• _SELECTED EXCERPT_
* Start *
For example, one or more application specific integrated circuits
(ASICs) can be programmed to carry out one or more of the systems
and procedures described herein.
Examples
[0060] The following examples pertain to further embodiments.
[0061] Example 1 is a method for reducing dimensionality and
improving neural network operation in light of uncertainty or
noise. The method includes receiving raw data including a plurality
of samples, wherein each sample includes a plurality of input
features. The method includes generating fuzzy data based on the
raw data. The method includes inputting the raw data and the fuzzy
data into an input layer of a neural network autoencoder.
[0062] In Example 2, generating the fuzzy data as in Example 1
includes determining a plurality of clusters based on a body of
training data including a plurality of samples.
[0063] In Example 3, generating the fuzzy data as in Example 2
further includes generating a plurality of membership functions,
wherein the plurality of membership functions includes a membership
function for each of the plurality of clusters.
[0064] In Example 4, generating the fuzzy data as in Example 3
includes calculating a degree of activation for one or more of the
plurality of membership functions for a specific sample, wherein
the specific sample includes a training sample or a real-world
sample.
[0065] In Example 5, inputting the fuzzy data as in Example 4
includes inputting the degree of activation for one or more of the
plurality of membership functions into one or more input nodes in
an input layer of the autoencoder.
[0066] In Example 6, generating the fuzzy data as in Example 1
includes calculating a degree of activation for one or more
membership functions determined based on training data, wherein the
specific sample includes a training sample or a real-world
sample.
[0067] In Example 7, inputting the fuzzy data as in any of Examples
1 or 6 includes inputting the inputting the degree of activation
for one or more of the plurality of membership functions into one
or more input nodes in an input layer of the autoencoder.
[0068] In Example 8, inputting the raw data and the fuzzy data as
in any of Examples 1-7 includes inputting during training of
autoencoder.
[0069] In Example 9, a method as in any of Examples 1-8 further
includes removing an output layer of the autoencoder and adding one
or more additional neural network layers and training remaining
autoencoder layers and the one or more additional neural network
layers for a desired output.
[0070] In Example 10, the one or more additional neural network
layers as in Example 9 include one or more classification layers
and wherein the desired output includes a classification.
[0071] In Example 11, a method as in any of Examples 1-10 further
includes stacking one or more autoencoder layers during training to
create a deep stack of auto encoders.
* End *
• _PROVIDED RECORDS_
* Start *
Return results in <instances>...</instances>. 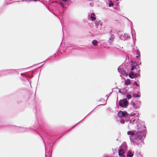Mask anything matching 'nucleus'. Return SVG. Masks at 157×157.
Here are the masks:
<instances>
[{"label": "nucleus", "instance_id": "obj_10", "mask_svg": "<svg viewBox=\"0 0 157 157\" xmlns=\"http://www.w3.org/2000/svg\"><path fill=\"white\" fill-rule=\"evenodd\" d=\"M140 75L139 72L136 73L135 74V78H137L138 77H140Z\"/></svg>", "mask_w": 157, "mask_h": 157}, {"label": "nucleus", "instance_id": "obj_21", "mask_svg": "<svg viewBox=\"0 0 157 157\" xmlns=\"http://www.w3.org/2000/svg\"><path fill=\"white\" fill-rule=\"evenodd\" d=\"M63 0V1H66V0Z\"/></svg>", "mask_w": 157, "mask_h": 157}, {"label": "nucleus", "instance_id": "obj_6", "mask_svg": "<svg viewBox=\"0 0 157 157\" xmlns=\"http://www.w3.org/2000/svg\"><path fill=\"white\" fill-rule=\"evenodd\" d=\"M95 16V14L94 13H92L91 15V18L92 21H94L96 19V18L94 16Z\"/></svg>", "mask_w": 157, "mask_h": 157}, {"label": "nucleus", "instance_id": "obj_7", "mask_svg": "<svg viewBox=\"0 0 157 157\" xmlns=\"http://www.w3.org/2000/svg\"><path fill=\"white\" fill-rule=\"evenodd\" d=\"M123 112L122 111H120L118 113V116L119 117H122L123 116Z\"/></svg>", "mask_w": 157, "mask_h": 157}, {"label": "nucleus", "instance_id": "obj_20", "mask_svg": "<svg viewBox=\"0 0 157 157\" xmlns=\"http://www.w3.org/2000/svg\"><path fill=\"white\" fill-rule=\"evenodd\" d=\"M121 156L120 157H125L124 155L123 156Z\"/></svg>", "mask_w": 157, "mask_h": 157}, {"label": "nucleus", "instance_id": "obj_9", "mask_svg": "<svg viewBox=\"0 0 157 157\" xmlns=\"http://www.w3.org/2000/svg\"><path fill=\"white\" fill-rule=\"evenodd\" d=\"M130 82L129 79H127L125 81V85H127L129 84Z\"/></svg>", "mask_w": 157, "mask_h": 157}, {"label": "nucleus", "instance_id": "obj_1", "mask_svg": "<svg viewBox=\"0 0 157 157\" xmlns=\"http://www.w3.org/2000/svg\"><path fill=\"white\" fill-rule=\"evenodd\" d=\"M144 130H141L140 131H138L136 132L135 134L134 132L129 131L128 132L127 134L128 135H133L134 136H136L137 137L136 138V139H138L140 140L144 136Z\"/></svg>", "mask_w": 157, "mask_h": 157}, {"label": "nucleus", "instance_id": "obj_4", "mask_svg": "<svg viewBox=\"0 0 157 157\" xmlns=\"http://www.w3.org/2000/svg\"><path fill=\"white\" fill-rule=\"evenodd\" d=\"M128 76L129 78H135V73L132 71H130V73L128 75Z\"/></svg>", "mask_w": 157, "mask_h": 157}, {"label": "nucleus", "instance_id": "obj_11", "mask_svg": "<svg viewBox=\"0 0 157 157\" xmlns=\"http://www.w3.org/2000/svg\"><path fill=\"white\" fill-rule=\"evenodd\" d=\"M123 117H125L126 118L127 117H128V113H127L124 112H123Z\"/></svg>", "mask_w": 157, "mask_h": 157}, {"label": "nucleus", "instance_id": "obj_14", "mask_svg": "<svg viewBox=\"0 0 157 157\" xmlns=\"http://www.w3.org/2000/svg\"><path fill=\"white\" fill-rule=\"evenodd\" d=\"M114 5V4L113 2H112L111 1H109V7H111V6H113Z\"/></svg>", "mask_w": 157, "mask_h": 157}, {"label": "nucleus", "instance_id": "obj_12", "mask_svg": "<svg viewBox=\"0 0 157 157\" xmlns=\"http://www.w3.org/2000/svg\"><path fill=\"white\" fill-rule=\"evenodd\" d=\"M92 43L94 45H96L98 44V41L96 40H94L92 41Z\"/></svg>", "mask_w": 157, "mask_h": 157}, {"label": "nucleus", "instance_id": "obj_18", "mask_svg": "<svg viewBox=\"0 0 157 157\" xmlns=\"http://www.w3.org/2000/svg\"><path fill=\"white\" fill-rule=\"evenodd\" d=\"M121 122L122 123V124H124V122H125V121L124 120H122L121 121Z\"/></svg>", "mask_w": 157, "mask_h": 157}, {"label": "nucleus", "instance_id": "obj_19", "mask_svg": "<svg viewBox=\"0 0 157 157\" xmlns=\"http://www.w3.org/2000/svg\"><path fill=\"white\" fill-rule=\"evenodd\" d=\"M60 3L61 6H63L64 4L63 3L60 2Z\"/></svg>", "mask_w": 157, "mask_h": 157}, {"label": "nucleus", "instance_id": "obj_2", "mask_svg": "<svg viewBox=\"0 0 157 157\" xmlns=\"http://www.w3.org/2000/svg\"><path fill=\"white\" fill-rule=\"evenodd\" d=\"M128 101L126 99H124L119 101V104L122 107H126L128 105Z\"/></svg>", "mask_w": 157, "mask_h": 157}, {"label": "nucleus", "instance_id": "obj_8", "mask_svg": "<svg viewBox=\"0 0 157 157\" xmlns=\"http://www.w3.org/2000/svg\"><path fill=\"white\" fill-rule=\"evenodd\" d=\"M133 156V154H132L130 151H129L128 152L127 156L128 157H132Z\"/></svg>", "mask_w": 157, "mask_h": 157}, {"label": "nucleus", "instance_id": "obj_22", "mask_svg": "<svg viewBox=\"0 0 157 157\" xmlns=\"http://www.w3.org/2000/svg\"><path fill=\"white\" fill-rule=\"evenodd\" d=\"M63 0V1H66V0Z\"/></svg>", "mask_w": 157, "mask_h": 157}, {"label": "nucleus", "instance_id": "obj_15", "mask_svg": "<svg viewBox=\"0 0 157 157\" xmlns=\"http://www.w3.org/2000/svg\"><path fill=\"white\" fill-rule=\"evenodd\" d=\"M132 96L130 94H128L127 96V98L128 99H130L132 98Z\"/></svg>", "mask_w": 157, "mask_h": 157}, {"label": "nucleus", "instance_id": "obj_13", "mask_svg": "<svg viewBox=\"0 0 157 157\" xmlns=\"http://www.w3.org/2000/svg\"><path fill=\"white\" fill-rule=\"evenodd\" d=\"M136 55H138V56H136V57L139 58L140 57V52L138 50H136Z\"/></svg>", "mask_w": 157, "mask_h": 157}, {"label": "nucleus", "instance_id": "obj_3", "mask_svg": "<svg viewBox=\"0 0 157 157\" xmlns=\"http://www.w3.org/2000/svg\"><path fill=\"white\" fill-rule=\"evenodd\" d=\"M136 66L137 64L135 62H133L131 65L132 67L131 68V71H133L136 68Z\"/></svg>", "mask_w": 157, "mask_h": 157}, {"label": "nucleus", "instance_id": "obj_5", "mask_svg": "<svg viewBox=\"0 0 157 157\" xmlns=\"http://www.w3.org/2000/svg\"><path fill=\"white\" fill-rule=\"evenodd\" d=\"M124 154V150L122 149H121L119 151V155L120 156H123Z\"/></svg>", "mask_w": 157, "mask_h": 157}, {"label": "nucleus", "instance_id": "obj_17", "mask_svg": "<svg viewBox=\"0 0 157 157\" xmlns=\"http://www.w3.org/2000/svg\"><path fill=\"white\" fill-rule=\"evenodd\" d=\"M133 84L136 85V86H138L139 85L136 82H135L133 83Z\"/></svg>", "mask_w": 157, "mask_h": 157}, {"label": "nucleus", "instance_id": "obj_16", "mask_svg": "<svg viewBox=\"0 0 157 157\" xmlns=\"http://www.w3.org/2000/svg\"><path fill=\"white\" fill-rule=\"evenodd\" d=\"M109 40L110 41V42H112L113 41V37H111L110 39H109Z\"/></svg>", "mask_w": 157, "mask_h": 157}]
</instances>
* End *
• _WRITTEN TASKS_
1. Please copy the autoencoder excerpt between "[0069] In Example" and "of auto encoders.", inclusive, without changing a word.
2. Pick up the autoencoder excerpt after its final sentence and continue writing it.

• _PER-TASK OUTPUTS_
1.
[0069] In Example 9, a method as in any of Examples 1-8 further
includes removing an output layer of the autoencoder and adding one
or more additional neural network layers and training remaining
autoencoder layers and the one or more additional neural network
layers for a desired output.
[0070] In Example 10, the one or more additional neural network
layers as in Example 9 include one or more classification layers
and wherein the desired output includes a classification.
[0071] In Example 11, a method as in any of Examples 1-10 further
includes stacking one or more autoencoder layers during training to
create a deep stack of auto encoders.

2.
[0072] Example 12 is a system that includes a training data
component, a clustering component, a membership function component,
an activation level component, a crisp input component, and a fuzzy
input component. The training data component is configured to
obtain raw data including a plurality of training samples. The
clustering component is configured to identify a plurality of
groups or clusters within the raw data. The membership function
component is configured to determine a plurality of membership
functions, wherein the plurality of membership functions include a
membership function for each of the plurality of groups or
clusters. The activation level component is configured to determine
an activation level for at least one membership function based on
features of a sample. The crisp input component is configured to
input features of the sample into a first set of input nodes of an
autoencoder. The fuzzy input component is configured to input the
activation level into a second set of input nodes of the
autoencoder.
[0073] In Example 13, the sample as in Example 12 includes a
training sample of the plurality of training samples. The system
further including a training component configured to cause the
activation level component, crisp input component, and fuzzy input
component to operate on the training samples during training of one
or more autoencoder levels.
[0074] In Example 14, the sample as in Example 12 includes a
real-world sample. The system further including an on-line
component configured to gather the real world sample. The on-line
component is further configured to cause the activation level
component, crisp input component, and fuzzy input component to
process the real world data for input to a neural network including
one or more autoencoder levels.
[0075] In Example 15, the system as in any of Examples 12-14
further includes a classification component configured to process
an output from an auto encoder layer and to generate and output a
classification using a classification layer, the classification
layer including one or more nodes.
[0076] In Example 16, the crisp input component and the fuzzy input
component as in any of Examples 12-15 are configured to output to
an input layer of a neural network, the neural network including a
plurality of auto-encoder layers.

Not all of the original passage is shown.